_What needs to be done_.
Could you tally the lines of the entries that carry the string "bundles"? Reply with the number and nothing more.

_Data to use_.
- - - -

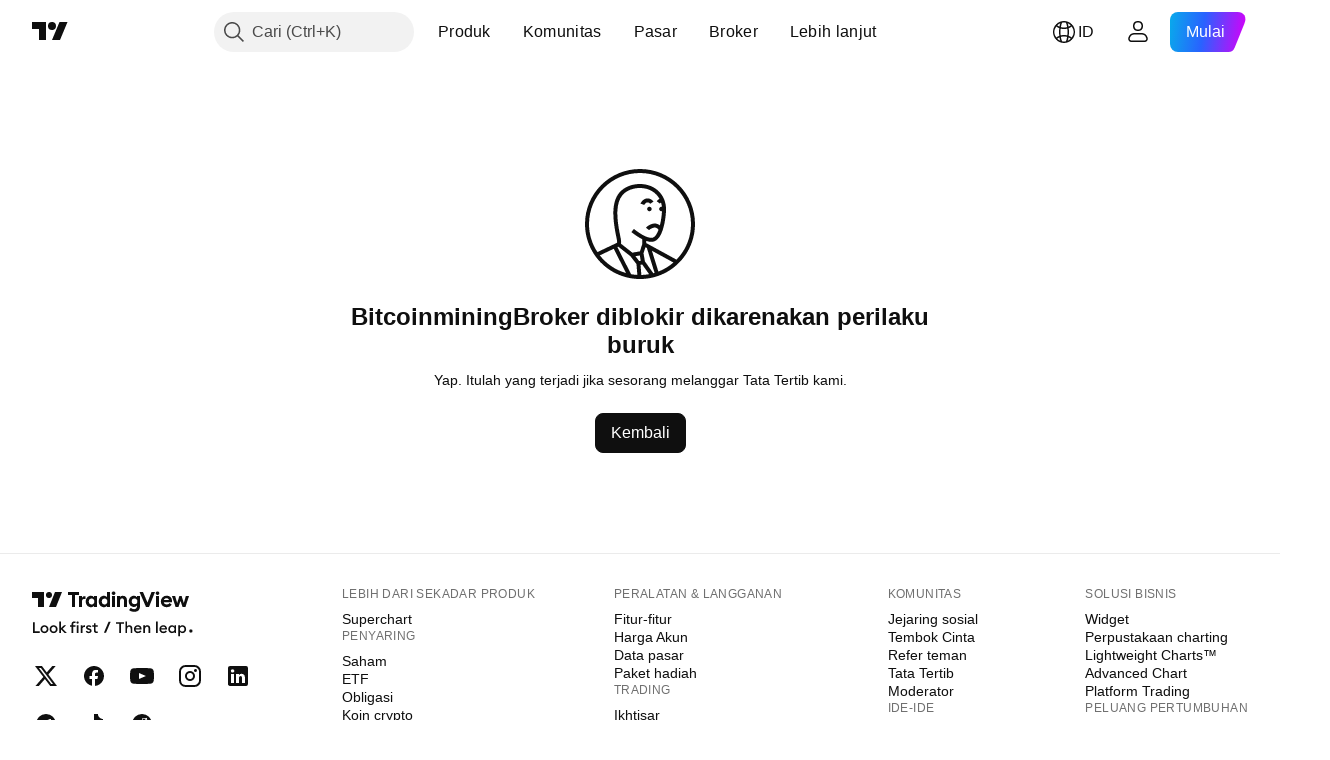

--- FILE ---
content_type: text/css; charset=utf-8
request_url: https://static.tradingview.com/static/bundles/86286.0bbeadd06467a306a503.css
body_size: -4
content:
.root-Z_Bzn46Y{margin:0 auto;max-width:640px;padding:var(--v-rhythm-header-1-space) 20px var(--v-rhythm-footer-1-space)}@supports not (container-type:inline-size){@media not (min-width:548px){[data-query-type=container] .actionButton-Z_Bzn46Y{width:100%}}}@container content-container not (min-width: 548px){[data-query-type=container] .actionButton-Z_Bzn46Y{width:100%}}@media not (min-width:548px){[data-query-type=media] .actionButton-Z_Bzn46Y{width:100%}}

--- FILE ---
content_type: application/javascript; charset=utf-8
request_url: https://static.tradingview.com/static/bundles/id_ID.62453.34bc02b0c1311e88bf88.js
body_size: -14
content:
(self.webpackChunktradingview=self.webpackChunktradingview||[]).push([[62453],{131517:a=>{a.exports=["Kembali"]},259774:a=>{a.exports=["Yap. Itulah yang terjadi jika sesorang melanggar Tata Tertib kami."]},871571:a=>{a.exports=["{username} diblokir dikarenakan perilaku buruk"]}}]);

- - - -

_Answer to the exercise_.
2